● **EXTRACTED TEXT**
- Developer: Infogrames
- Publisher: Infogrames
- Platforms: Commodore 64 Apple II MSX Thomson MO5 Thomson TO7/70 ZX Spectrum
- Release: 1984

= Mandragore (video game) =

1984 video game

Mandragore is a 1984 video game from Infogrames.

==Gameplay==
The kingdom once ruled peacefully by King Jorian collapses into chaos after a sudden fall of shooting stars kills him, allowing the evil tyrant Yarod‑Nor to seize power. A band of warriors rises to oppose him, and the player begins by creating a four‑member party, selecting each character's occupation, race, sex, and attributes before naming them and setting out. Instead of buying supplies from an innkeeper, players must find objects in villages or châteaux and sell them to local buyers to raise money for needed equipment. Exploration begins in a map‑based view where movement is typed as N, S, E, or W, and the scrolling display shows terrain features. Entering a château reveals about thirty rooms and dungeons filled with monsters, treasures, and puzzles that must be overcome before reaching Yarod‑Nor. The screen layout shows the current area, the four characters, nearby objects and monsters, and a text‑input zone where abbreviated two‑letter commands control actions. Characters are directed by selecting their number and issuing commands such as attacking, provided they carry the proper weapon. The party may also be split to search multiple rooms at once, though lone members face greater danger.

● **WHAT YOU WILL DO**
(A) List every platform that the Mandragore article names for the game.
(B) Reproduce the passage of the Mandragore article between "- Developer: Infogrames" and "game from Infogrames.", inclusive.

● **DATA**

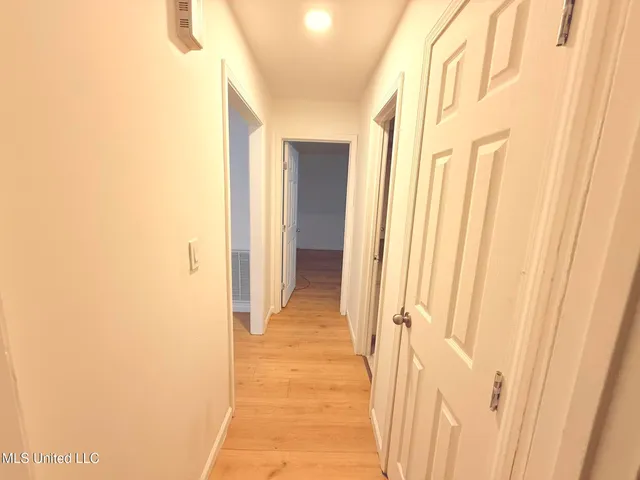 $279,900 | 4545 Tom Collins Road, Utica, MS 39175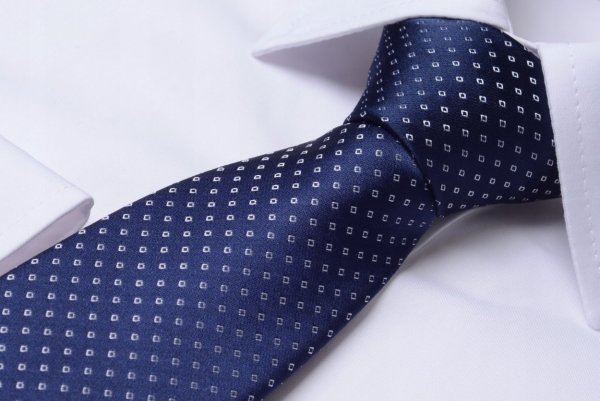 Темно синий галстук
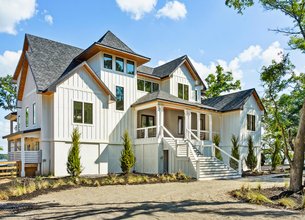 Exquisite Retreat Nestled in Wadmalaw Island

● **ACTIVITY ANSWERS**
(A)
Commodore 64
Apple II
MSX
Thomson MO5
Thomson TO7/70
ZX Spectrum

(B)
- Developer: Infogrames
- Publisher: Infogrames
- Platforms: Commodore 64 Apple II MSX Thomson MO5 Thomson TO7/70 ZX Spectrum
- Release: 1984

= Mandragore (video game) =

1984 video game

Mandragore is a 1984 video game from Infogrames.